Il y a quelques jours nous vous présentions lors d'une interview avec Julie Gautier les secrets derrière l'histoire de BAKELITE, son nouveau court-métrage produit par Magali Payen (Imagine 2050).
 
BAKELITE est un conte-ballet sous-marin qui met en scène la rencontre et la confrontation entre un géant de plastique, Bakélite (joué par Hortense Le Calvez), et une Naïade, esprit de l’océan (Julie Gautier).
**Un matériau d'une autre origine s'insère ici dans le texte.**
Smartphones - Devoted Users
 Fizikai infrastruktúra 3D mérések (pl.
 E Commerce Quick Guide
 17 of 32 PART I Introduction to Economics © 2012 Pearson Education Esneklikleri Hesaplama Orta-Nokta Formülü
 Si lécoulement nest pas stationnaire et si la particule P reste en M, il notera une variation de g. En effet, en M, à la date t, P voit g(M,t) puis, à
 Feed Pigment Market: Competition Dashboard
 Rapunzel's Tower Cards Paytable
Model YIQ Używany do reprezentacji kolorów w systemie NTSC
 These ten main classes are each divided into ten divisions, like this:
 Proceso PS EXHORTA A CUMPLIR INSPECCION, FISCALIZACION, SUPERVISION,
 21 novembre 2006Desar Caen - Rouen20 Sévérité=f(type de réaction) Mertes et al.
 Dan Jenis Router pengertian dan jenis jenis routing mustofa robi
Le film a reçu le soutien du CNC Talent et est le premier court-métrage à obtenir le label Ecoprod Pionnier.

Au travers d'interviews exclusives de l'équipe du film (Julie Gautier, Hortense Le Calvez, Jacques Ballard, Claire Egnell et Magali Payen), nous allons vous faire découvrir les coulisses de la création d'un nouveau récit de fiction mis au service du Vivant.

Comment peut-on réussir à mobiliser pour protéger le réel lorsqu’on montre à l’écran des personnages fictifs et surnaturels plutôt que des images documentaires des conséquences du changement climatique et de la pollution ? Pourquoi le cinéma et la production ont-ils un devoir d’exemplarité, et quels nouveaux défis apporte l’« éco-production » ? En quoi BAKELITE est un nouveau récit de fiction ?
 
Pour le deuxième entretien de cette série, nous avons interviewé Claire Egnell, assistante de production, Jacques Ballard, directeur de la photographie et Hortense le Calvez, co-autrice et actrice (Le Géant) de BAKELITE. Avec eux, nous avons cherché à mieux comprendre les défis de l'éco-production dans le cinéma et l'art, et l'importance d'aligner fond et forme lorsque l'on crée un nouveau récit.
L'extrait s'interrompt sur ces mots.